Existe uma teoria cívica do ensino médio de que a maneira como o governo americano está estruturado é a competição entre os ramos. Você ainda verá hoje livros didáticos de educação cívica. E isso simplesmente não é verdade. A maneira como nosso governo hoje está estruturado é a competição entre as partes – duas partes. E eles competem entre ramos e se alistam nos outros ramos para ajudar. Portanto, Donald Trump está sendo impugnado pelos democratas, funcionalmente. E ele recrutou republicanos do Congresso para ajudar. E Mitch McConnell tem sido muito claro que ele fará tudo o que puder para ajudar Donald Trump. O sistema não foi desenvolvido para funcionar nessas condições. Mas é assim que funciona.

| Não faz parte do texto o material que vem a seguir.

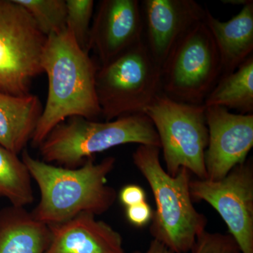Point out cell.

No início de cada argumento político que eu já discuti, vou me sentar nessas salas com pessoas à esquerda e pessoas à direita e pessoas ao meio e pessoas à extrema esquerda e libertários, e há muitos acordos, maneiras de melhorar quase de tudo um pouco para a maioria das pessoas. E então, ao final de um processo altamente público, é apenas uma votação na linha do partido. É incrivelmente polarizador. A polarização deixa você com medo do que a outra parte fará. E toda essa zona de compromisso se foi. Somos como Lucy no futebol, onde toda vez que reiniciarmos, achamos que será diferente. Você sabe, Barack Obama, com seu enorme exército de base, e as conseqüências de uma crise financeira e seu conjunto de talentos políticos uma vez em uma geração. Bem, certamente, ele pode reunir o país. Ok, talvez não. Bem, Donald Trump, essa força disruptiva. Uma bola de demolição para o sistema. Um republicano populista que inaugurará esta nova era. Certamente, ele vai mudar isso. E então, não, ele se torna o presidente mais polarizador de todos os tempos. E agora Joe Biden vai curar nossas almas ou Bernie Sanders vai desencadear uma revolução política? Nomeie sua teoria.

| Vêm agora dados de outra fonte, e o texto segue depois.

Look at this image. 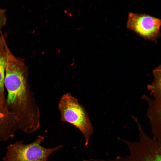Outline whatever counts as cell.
<instances>
[{"label": "cell", "instance_id": "6da1fadb", "mask_svg": "<svg viewBox=\"0 0 161 161\" xmlns=\"http://www.w3.org/2000/svg\"><path fill=\"white\" fill-rule=\"evenodd\" d=\"M7 55L6 106L14 116L19 129L31 133L40 126V112L28 82V68L24 60L14 55L8 46Z\"/></svg>", "mask_w": 161, "mask_h": 161}, {"label": "cell", "instance_id": "7a4b0ae2", "mask_svg": "<svg viewBox=\"0 0 161 161\" xmlns=\"http://www.w3.org/2000/svg\"><path fill=\"white\" fill-rule=\"evenodd\" d=\"M58 106L61 120L78 129L84 137L85 145H87L93 133L94 127L85 108L70 93L62 96Z\"/></svg>", "mask_w": 161, "mask_h": 161}, {"label": "cell", "instance_id": "3957f363", "mask_svg": "<svg viewBox=\"0 0 161 161\" xmlns=\"http://www.w3.org/2000/svg\"><path fill=\"white\" fill-rule=\"evenodd\" d=\"M137 127L140 137L138 142L120 139L127 145L129 155L126 157L118 156L106 161H161V141L148 136L141 125Z\"/></svg>", "mask_w": 161, "mask_h": 161}, {"label": "cell", "instance_id": "277c9868", "mask_svg": "<svg viewBox=\"0 0 161 161\" xmlns=\"http://www.w3.org/2000/svg\"><path fill=\"white\" fill-rule=\"evenodd\" d=\"M44 140L43 136L39 135L34 142L29 144H23V141L11 144L7 148L3 161H48L49 155L64 146L47 148L41 145Z\"/></svg>", "mask_w": 161, "mask_h": 161}, {"label": "cell", "instance_id": "5b68a950", "mask_svg": "<svg viewBox=\"0 0 161 161\" xmlns=\"http://www.w3.org/2000/svg\"><path fill=\"white\" fill-rule=\"evenodd\" d=\"M126 26L143 38L154 42L161 36V19L148 14L130 13Z\"/></svg>", "mask_w": 161, "mask_h": 161}, {"label": "cell", "instance_id": "8992f818", "mask_svg": "<svg viewBox=\"0 0 161 161\" xmlns=\"http://www.w3.org/2000/svg\"><path fill=\"white\" fill-rule=\"evenodd\" d=\"M18 129H19L13 114L7 106L0 104V142L13 137Z\"/></svg>", "mask_w": 161, "mask_h": 161}, {"label": "cell", "instance_id": "52a82bcc", "mask_svg": "<svg viewBox=\"0 0 161 161\" xmlns=\"http://www.w3.org/2000/svg\"><path fill=\"white\" fill-rule=\"evenodd\" d=\"M148 105L146 116L148 118L154 137L161 141V104L153 103L151 98H145Z\"/></svg>", "mask_w": 161, "mask_h": 161}, {"label": "cell", "instance_id": "ba28073f", "mask_svg": "<svg viewBox=\"0 0 161 161\" xmlns=\"http://www.w3.org/2000/svg\"><path fill=\"white\" fill-rule=\"evenodd\" d=\"M6 37L7 34H3L1 32L0 35V104L3 106H6L4 89L7 62V45L6 41Z\"/></svg>", "mask_w": 161, "mask_h": 161}, {"label": "cell", "instance_id": "9c48e42d", "mask_svg": "<svg viewBox=\"0 0 161 161\" xmlns=\"http://www.w3.org/2000/svg\"><path fill=\"white\" fill-rule=\"evenodd\" d=\"M152 72L154 79L151 83L147 85V88L154 97L151 98L152 102L155 104H161V65L154 69Z\"/></svg>", "mask_w": 161, "mask_h": 161}, {"label": "cell", "instance_id": "30bf717a", "mask_svg": "<svg viewBox=\"0 0 161 161\" xmlns=\"http://www.w3.org/2000/svg\"><path fill=\"white\" fill-rule=\"evenodd\" d=\"M6 21V10L0 8V35L1 32V30L5 25Z\"/></svg>", "mask_w": 161, "mask_h": 161}]
</instances>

Em algum momento, precisamos de uma resposta para o motivo pelo qual parecemos terminar no mesmo lugar. Começa a ficar claro que, se você jogar mais pessoas no mesmo sistema, elas terão mais ou menos o mesmo resultado. E assim, o longo projeto geracional está de alguma forma mudando o sistema.

Em um nível pessoal, por que você decidiu escrever um livro sobre a polarização?

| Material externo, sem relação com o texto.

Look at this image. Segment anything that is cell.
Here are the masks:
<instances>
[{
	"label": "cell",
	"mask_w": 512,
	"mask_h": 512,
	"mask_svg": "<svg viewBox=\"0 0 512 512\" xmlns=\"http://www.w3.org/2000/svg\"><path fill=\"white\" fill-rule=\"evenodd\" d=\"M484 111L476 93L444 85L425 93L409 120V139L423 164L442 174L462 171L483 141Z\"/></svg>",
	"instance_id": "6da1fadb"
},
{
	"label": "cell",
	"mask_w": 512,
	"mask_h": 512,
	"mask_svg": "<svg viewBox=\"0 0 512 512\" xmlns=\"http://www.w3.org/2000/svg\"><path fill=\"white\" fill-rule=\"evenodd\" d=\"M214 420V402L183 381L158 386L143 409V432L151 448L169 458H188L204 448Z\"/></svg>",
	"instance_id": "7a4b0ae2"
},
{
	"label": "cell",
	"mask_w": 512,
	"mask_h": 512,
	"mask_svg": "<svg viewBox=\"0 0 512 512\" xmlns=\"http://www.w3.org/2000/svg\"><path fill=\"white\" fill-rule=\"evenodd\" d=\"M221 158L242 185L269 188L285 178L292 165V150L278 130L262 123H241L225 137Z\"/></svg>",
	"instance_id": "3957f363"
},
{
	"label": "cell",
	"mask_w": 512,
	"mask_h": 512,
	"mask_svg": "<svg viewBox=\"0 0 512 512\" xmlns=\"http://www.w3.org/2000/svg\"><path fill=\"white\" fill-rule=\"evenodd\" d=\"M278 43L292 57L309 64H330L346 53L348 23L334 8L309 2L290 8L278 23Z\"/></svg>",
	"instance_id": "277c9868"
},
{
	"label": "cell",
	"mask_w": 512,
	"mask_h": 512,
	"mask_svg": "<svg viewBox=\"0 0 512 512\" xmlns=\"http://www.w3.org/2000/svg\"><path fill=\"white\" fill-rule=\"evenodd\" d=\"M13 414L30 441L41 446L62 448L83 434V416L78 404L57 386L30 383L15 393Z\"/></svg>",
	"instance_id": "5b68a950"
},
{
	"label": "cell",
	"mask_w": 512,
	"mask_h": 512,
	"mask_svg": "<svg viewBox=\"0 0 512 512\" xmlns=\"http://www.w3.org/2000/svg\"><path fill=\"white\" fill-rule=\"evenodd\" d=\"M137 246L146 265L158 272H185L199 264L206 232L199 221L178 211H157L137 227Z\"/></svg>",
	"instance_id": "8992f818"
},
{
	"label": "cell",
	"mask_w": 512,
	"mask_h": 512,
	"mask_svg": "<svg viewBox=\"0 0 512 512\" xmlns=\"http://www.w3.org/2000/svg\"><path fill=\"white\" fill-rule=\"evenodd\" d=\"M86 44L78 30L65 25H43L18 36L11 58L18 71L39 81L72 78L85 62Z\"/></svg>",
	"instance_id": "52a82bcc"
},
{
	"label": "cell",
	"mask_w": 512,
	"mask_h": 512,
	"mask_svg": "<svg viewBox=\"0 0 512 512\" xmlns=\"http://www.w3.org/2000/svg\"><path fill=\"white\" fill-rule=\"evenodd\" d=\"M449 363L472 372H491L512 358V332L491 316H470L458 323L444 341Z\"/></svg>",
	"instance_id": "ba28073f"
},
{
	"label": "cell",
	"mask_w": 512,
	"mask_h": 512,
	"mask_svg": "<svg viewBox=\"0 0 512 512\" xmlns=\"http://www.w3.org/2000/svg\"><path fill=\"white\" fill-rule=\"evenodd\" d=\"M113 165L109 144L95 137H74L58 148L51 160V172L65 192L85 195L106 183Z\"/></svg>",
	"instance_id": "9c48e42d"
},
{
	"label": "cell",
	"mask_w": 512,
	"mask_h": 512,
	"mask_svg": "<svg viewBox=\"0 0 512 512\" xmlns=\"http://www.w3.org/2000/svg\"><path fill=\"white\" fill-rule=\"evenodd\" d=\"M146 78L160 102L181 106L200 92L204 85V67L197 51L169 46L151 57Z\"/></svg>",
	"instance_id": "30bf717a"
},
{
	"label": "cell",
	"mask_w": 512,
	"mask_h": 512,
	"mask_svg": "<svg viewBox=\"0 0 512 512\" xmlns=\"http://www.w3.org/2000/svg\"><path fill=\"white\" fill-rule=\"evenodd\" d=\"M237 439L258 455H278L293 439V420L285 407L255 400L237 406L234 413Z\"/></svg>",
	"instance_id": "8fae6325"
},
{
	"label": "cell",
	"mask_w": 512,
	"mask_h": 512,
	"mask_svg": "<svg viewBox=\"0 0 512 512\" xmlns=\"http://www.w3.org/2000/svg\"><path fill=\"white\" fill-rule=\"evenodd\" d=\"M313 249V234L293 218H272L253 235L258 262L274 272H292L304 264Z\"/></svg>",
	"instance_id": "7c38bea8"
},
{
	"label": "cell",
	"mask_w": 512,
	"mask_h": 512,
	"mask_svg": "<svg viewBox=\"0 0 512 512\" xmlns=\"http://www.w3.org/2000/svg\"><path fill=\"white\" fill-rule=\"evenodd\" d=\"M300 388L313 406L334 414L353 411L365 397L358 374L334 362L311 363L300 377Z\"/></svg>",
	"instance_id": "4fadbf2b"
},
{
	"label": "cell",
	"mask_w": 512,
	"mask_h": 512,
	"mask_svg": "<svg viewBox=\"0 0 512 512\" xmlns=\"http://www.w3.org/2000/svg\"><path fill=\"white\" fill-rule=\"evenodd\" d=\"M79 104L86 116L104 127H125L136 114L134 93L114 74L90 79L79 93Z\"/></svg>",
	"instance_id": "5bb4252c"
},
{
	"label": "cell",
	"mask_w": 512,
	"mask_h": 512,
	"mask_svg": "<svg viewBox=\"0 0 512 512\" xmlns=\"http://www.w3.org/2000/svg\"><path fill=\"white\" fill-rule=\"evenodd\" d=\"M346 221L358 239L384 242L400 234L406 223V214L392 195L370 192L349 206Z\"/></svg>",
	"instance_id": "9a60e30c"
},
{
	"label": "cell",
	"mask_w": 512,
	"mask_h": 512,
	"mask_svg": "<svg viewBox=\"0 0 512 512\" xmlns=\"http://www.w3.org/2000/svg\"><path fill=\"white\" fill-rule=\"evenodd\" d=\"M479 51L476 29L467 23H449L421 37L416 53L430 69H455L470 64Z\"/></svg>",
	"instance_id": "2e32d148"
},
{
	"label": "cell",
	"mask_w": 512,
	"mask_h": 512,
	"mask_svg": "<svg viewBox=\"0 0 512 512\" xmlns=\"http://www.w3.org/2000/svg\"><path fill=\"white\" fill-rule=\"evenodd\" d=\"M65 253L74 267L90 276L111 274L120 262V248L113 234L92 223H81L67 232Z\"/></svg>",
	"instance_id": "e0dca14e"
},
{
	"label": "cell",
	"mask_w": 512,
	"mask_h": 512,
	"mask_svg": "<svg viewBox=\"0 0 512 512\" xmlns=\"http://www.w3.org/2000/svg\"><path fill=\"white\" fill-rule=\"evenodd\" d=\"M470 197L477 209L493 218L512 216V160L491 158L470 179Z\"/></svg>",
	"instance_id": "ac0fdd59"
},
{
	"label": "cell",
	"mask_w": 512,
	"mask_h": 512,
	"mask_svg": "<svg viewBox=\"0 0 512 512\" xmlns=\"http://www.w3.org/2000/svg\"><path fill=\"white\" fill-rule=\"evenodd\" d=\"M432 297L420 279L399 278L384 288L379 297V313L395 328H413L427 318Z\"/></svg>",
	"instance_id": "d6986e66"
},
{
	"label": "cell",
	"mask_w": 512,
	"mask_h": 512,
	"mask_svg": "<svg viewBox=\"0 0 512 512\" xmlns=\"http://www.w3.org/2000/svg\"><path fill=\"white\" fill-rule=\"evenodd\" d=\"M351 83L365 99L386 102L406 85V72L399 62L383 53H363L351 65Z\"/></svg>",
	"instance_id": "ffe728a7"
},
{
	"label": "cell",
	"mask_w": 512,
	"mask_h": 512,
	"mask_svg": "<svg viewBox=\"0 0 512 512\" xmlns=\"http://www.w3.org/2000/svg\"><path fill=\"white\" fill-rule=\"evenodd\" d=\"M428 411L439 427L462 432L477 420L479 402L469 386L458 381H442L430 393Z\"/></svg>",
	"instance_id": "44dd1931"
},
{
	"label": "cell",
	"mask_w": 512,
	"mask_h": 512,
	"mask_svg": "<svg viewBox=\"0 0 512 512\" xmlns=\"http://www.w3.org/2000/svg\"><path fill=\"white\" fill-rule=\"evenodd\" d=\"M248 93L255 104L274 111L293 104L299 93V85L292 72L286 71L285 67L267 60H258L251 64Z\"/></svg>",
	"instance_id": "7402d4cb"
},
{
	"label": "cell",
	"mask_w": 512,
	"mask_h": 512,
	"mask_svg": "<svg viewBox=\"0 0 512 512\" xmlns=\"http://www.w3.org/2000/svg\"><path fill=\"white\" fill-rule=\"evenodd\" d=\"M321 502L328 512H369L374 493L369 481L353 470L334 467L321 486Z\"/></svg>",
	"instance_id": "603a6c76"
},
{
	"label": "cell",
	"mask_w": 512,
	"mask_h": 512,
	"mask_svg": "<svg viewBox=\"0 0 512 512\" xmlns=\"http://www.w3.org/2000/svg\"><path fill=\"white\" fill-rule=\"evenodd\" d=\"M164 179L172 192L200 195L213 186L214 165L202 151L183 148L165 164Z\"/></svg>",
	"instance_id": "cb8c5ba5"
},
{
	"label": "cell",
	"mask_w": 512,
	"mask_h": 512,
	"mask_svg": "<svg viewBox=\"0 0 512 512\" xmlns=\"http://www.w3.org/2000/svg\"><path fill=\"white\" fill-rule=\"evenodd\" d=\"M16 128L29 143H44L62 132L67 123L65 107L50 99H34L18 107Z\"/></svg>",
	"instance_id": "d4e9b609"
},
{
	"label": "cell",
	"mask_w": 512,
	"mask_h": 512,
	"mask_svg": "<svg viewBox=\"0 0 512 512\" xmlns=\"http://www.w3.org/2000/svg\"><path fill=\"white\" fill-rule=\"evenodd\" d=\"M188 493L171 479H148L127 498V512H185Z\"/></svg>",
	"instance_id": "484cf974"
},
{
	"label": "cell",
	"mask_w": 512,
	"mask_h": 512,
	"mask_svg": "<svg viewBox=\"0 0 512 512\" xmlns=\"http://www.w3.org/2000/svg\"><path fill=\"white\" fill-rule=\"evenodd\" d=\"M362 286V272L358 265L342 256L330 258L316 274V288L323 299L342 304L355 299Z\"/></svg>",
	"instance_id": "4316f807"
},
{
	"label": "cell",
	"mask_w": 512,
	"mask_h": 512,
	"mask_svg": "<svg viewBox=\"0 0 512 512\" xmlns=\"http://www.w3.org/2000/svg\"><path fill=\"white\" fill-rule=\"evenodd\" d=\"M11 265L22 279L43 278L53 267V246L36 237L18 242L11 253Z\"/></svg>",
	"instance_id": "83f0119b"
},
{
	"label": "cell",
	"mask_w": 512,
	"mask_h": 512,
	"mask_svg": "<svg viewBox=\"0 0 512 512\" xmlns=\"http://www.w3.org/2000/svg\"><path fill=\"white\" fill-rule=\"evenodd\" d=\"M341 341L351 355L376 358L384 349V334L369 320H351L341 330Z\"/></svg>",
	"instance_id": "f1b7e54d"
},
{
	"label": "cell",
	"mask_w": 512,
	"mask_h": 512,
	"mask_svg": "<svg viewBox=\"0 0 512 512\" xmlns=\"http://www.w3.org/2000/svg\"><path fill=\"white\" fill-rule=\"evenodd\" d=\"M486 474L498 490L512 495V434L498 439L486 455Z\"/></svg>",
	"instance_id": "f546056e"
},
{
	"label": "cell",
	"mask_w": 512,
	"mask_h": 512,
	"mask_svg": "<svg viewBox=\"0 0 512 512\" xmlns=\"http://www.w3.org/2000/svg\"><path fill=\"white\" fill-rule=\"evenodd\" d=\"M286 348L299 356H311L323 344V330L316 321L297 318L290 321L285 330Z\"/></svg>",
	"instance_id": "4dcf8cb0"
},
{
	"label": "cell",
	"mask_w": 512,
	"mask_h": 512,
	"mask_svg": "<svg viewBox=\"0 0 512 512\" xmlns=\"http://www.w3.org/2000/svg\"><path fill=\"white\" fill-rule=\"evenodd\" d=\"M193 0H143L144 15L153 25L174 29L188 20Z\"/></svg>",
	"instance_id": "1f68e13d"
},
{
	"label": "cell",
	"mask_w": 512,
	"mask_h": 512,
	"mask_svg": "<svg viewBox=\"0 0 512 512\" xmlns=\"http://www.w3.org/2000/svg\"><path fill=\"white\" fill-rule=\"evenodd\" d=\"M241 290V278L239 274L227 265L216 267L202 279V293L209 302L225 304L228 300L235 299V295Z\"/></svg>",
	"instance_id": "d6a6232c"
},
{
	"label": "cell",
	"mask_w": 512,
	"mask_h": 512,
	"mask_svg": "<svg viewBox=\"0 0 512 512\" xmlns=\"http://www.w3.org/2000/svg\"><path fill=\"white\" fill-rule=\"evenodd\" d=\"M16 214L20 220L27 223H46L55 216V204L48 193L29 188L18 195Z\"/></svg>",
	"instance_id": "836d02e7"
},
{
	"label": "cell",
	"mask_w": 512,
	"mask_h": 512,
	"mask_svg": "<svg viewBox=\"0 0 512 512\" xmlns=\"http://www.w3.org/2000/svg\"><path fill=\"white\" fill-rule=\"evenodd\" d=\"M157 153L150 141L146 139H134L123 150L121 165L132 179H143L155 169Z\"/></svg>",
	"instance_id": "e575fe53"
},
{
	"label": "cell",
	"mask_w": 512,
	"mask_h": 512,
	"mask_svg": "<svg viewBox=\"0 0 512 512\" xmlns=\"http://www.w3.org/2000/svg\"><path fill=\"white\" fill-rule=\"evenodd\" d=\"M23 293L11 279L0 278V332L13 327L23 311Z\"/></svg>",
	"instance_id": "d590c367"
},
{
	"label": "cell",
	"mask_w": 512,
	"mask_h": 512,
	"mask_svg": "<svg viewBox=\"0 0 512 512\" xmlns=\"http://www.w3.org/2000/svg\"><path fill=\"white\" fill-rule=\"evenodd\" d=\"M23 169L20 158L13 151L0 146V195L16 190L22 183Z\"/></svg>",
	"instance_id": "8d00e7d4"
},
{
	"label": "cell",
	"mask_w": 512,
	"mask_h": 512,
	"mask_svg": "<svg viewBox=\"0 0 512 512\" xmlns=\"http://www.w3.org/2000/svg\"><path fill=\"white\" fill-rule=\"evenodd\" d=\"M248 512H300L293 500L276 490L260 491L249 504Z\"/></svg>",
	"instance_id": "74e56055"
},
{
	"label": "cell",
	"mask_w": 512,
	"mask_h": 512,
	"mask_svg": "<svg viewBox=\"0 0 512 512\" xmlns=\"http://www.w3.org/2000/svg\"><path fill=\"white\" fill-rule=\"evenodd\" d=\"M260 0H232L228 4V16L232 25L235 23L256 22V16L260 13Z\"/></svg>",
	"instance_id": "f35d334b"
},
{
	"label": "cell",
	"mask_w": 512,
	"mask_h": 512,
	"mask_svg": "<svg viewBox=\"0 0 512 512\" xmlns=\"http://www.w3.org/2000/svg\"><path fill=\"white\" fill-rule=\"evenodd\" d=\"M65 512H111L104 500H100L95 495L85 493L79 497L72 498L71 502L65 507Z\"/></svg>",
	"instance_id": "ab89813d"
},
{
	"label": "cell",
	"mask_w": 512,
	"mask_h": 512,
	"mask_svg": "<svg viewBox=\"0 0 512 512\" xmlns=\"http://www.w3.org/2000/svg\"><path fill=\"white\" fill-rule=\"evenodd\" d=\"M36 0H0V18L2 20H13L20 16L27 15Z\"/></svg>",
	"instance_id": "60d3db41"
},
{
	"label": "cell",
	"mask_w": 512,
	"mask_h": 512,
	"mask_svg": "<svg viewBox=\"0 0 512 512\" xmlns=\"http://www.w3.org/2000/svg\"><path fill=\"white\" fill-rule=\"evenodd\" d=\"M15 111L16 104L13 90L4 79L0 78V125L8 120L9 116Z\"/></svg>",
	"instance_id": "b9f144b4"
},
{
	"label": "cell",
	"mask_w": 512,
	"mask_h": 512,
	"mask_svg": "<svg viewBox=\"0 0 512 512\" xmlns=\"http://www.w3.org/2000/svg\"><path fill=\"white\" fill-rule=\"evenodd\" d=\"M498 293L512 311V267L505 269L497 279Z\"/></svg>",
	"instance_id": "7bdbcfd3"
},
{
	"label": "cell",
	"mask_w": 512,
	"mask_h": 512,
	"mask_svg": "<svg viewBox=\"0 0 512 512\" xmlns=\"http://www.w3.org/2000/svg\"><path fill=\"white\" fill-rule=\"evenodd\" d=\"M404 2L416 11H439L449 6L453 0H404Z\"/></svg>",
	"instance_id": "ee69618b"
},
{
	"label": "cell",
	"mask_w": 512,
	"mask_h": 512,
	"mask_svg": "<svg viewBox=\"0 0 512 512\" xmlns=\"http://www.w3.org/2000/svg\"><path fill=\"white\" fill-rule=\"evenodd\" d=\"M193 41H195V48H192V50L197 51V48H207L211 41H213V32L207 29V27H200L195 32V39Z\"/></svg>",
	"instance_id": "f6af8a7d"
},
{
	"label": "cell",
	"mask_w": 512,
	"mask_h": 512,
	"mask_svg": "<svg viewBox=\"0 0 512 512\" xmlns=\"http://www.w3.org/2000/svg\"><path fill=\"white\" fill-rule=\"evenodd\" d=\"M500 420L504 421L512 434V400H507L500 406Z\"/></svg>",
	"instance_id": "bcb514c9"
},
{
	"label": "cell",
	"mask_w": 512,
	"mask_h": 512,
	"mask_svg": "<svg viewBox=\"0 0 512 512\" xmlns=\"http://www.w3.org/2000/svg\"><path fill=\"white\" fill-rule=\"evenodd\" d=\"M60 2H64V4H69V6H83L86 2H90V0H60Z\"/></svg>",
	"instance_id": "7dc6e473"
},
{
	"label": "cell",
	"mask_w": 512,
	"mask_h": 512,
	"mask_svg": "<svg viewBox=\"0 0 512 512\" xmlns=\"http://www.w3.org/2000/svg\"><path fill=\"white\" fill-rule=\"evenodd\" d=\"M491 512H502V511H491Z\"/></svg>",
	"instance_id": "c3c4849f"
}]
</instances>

O que eu estava tentando fazer por mim mesmo, como repórter e alguém que tenta entender essas coisas, foi reconstruir um modelo de política quase do zero. Um modelo robusto o suficiente para explicar as presidências de Obama e Trump – como elas estão conectadas umas às outras e como são sintomas e estão sujeitas a essas forças mais amplas que também estão afetando a mídia, afetando a forma como executamos campanhas, afetando até mesmo como falamos com e tratar e amar um ao outro.

E assim, o ímpeto foi: eu não entendo isso. Não entendo por que isso está funcionando dessa maneira. E para mim, o grande presente do jornalismo é poder dizer: “Ok, vou tentar descobrir”.

Esta entrevista foi editada e condensada. O último livro de KK Ottesen é “Ativista: Retratos de Coragem “.